(Exercise brief)
Start with the line containing "From the angle" and write out each line through the end of the listing, exactly as given.

(Supplied data)
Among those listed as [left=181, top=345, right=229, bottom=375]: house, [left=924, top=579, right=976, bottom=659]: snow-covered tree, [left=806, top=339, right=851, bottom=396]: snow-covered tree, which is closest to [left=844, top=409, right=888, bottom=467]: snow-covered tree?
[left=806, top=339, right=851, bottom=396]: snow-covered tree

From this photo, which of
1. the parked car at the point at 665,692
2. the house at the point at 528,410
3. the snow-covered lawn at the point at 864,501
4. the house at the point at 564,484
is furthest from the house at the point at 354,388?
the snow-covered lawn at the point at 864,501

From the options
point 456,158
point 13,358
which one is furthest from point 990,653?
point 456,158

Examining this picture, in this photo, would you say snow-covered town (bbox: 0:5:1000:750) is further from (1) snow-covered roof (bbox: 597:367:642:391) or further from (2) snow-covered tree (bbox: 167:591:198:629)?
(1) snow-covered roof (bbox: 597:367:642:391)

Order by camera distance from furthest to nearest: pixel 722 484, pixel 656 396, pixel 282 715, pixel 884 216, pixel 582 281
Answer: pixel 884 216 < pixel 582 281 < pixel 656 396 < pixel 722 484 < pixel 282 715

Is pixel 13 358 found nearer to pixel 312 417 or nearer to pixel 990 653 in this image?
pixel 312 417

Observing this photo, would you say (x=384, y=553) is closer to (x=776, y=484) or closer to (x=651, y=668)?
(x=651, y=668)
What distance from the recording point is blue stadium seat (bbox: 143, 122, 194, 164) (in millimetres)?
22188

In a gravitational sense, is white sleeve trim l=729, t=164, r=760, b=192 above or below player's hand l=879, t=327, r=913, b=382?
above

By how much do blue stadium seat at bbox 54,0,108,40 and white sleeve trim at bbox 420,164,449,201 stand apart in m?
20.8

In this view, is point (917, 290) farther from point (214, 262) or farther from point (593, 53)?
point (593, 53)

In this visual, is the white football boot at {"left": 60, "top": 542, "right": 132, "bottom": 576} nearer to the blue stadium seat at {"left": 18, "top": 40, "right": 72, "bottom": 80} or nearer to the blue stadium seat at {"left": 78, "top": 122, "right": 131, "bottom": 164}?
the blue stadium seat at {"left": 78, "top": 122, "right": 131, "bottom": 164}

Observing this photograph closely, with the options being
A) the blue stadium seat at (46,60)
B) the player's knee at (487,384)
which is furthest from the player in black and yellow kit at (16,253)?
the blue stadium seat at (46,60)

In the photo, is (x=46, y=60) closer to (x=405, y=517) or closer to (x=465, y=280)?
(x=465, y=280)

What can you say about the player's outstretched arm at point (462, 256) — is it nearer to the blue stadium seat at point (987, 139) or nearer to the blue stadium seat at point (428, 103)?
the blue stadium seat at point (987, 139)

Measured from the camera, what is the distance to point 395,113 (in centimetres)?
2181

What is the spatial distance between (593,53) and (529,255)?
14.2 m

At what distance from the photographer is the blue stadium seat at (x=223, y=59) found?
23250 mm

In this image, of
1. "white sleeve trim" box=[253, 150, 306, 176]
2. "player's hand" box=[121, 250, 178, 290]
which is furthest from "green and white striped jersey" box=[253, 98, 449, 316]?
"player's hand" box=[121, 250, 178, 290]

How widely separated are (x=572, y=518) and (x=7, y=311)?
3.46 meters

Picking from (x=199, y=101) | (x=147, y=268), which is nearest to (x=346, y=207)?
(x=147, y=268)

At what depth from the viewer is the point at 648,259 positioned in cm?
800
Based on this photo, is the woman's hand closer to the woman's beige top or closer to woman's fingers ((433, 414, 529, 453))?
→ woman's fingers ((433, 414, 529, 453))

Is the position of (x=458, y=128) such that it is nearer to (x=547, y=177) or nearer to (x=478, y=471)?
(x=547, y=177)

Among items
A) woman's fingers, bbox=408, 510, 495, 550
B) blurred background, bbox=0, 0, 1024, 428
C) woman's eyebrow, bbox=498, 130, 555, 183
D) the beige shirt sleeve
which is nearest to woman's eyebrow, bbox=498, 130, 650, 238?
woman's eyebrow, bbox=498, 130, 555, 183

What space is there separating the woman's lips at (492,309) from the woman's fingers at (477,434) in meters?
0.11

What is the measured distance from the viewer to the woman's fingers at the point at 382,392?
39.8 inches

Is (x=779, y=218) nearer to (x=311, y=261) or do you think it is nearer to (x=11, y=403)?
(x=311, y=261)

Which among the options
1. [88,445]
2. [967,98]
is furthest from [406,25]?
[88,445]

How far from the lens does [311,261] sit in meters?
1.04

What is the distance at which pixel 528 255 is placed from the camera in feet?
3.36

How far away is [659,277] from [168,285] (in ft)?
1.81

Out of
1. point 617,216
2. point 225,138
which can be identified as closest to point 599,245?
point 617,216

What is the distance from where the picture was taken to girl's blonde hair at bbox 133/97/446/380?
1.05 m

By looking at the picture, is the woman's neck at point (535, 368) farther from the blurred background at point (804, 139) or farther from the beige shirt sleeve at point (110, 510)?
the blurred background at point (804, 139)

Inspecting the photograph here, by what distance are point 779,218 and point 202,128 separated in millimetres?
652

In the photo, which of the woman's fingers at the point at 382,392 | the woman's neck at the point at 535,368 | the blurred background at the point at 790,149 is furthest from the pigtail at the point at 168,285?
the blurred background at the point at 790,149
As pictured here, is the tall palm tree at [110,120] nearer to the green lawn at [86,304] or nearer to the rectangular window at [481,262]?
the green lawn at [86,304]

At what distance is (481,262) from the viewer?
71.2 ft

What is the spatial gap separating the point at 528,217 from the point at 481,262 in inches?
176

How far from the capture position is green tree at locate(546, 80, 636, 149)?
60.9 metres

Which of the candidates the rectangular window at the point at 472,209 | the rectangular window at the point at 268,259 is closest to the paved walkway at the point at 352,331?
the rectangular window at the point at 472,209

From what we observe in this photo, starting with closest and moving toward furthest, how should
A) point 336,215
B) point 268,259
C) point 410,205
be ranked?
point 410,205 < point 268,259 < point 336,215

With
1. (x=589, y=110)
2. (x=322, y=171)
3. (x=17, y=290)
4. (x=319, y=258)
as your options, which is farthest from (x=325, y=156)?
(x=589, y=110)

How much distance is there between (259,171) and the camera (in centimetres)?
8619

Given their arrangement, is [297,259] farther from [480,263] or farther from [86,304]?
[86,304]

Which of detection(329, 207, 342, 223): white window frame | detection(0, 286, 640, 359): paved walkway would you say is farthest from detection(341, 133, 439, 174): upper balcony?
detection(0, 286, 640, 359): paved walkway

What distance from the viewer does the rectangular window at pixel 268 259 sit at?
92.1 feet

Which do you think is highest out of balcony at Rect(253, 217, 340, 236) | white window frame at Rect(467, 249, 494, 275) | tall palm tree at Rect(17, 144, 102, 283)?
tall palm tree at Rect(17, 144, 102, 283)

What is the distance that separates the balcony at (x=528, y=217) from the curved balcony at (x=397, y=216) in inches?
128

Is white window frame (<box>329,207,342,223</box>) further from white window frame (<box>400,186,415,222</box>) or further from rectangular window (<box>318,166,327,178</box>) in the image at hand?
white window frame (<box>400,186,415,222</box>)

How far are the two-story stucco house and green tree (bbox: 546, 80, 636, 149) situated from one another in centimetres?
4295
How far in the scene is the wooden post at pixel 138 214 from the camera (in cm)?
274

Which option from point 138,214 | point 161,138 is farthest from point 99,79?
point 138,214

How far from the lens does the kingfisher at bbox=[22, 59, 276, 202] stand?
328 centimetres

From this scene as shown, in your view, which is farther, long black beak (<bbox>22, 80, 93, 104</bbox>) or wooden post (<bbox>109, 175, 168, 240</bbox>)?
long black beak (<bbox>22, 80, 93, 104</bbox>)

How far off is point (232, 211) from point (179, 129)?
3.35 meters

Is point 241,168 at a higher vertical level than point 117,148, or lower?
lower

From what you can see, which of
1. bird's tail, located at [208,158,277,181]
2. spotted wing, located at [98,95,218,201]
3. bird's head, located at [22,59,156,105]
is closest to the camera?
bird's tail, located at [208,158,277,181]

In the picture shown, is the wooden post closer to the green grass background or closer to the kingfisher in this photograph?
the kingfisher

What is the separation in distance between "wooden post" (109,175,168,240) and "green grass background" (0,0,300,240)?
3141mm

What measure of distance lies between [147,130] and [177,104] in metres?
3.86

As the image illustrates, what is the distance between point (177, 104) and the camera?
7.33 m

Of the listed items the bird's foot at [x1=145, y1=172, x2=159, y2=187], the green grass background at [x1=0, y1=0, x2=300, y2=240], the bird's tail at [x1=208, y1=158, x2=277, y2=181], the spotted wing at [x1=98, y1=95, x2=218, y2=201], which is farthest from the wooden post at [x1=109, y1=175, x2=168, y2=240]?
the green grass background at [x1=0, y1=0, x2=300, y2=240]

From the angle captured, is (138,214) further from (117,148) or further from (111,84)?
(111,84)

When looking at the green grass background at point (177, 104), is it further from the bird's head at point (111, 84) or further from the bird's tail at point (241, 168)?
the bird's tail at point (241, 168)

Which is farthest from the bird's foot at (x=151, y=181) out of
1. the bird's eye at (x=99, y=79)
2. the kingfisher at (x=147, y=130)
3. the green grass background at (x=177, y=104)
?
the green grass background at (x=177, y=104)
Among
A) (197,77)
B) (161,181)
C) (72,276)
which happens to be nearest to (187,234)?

(Full solution)
From the angle captured, is (138,214) further from (117,148) or further from (111,84)?
(111,84)

When looking at the green grass background at point (177, 104), is it further from the bird's head at point (111, 84) or further from the bird's tail at point (241, 168)?
the bird's tail at point (241, 168)

Which is farthest from the bird's foot at (x=151, y=181) out of
1. the bird's eye at (x=99, y=79)
2. the kingfisher at (x=147, y=130)
3. the green grass background at (x=177, y=104)
?
the green grass background at (x=177, y=104)
Among
A) (197,77)
B) (161,181)
C) (72,276)
which happens to be nearest to (187,234)?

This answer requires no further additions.